Müyesser Yıldız yazdı

Son 1 yılda, özellikle 15 Temmuz darbesinden sonra vatan savunmasında kaç şehit verdik, biliyor muyuz?.. Daha dün 11 şehidimiz var.

Hem “FETÖ”cü generallerin tepelere çıktığı, hem bölücü terör örgütünün “çözüm süreci” adı altında dağdan inip şehirlere yerleştiği dönemde Genelkurmay Başkanı Necdet Özel'di.

Hatırlarsınız, Özel 15 Temmuz'dan sonra Fikret Bila'ya yaptığı açıklamada TSK'daki “FETÖ yapılanması” konusunda şöyle günah çıkardı:

“Ben hep vicdan ve hukuka bakarım.
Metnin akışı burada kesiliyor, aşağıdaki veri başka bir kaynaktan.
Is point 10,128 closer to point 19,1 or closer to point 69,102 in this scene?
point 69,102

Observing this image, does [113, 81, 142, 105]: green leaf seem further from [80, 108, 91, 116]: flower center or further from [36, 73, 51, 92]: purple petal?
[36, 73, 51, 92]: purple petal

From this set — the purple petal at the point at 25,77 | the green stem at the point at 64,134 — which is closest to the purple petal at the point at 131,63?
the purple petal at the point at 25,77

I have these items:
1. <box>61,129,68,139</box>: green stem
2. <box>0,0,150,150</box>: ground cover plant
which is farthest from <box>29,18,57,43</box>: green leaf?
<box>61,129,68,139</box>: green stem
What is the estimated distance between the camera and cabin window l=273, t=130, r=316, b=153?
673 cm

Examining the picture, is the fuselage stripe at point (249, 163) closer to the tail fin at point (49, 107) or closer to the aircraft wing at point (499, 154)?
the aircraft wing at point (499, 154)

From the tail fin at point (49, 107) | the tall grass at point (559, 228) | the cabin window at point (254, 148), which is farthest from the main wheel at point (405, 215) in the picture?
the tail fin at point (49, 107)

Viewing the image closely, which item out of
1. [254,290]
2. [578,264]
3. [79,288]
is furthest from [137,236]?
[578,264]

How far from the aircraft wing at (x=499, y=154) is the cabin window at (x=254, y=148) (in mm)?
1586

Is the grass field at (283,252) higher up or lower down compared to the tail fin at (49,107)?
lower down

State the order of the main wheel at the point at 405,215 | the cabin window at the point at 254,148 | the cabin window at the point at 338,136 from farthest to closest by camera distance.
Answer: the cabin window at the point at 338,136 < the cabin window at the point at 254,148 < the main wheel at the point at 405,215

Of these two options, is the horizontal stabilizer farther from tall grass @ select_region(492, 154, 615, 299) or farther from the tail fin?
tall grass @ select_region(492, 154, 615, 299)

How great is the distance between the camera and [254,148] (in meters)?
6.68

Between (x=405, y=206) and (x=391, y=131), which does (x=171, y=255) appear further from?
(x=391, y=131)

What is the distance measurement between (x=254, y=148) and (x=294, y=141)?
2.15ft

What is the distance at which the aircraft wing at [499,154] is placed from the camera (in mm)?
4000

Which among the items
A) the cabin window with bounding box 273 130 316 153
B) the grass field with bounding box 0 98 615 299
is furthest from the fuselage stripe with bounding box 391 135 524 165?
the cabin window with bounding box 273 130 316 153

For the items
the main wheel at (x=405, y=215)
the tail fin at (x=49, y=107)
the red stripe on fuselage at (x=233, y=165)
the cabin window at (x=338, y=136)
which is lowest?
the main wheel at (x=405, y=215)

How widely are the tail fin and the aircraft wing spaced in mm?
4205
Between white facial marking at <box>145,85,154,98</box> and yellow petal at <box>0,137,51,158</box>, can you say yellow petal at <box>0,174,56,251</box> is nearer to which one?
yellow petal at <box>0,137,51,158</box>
Görevimi de hep bu ölçülerle yapmaya çalıştım. Yoğurdu hep üfleyerek yedim. Hukuka çok özen gösterdim. Vicdanımı hep sorguladım. 15 Temmuz’da yaşadıklarımızı düşününce şunu diyorum; Asker-sivil sorumlu makamlarda oturanlar olarak hepimizin milletten özür dilememiz gerekiyor. Sayın Cumhurbaşkanı ve ben diledim, ama yetmez, herkesin dilemesi gerekir. Millet hepimizi affetsin. Ne kadar hukuka uygun davranmış olursak olalım, eğer TSK’dan böyle bir hareket çıkmış ve bunları yaşamışsak, hepimizin sorumluluğu var demektir. Dürüstlük benim için çok önemlidir. Ben hep dürüst oldum. Bu olaydan sonra yüreğim yanıyor. Ömrüm oldukça da yanacak. Ben bundan sonra böyle bir yürekle yaşayacağım.”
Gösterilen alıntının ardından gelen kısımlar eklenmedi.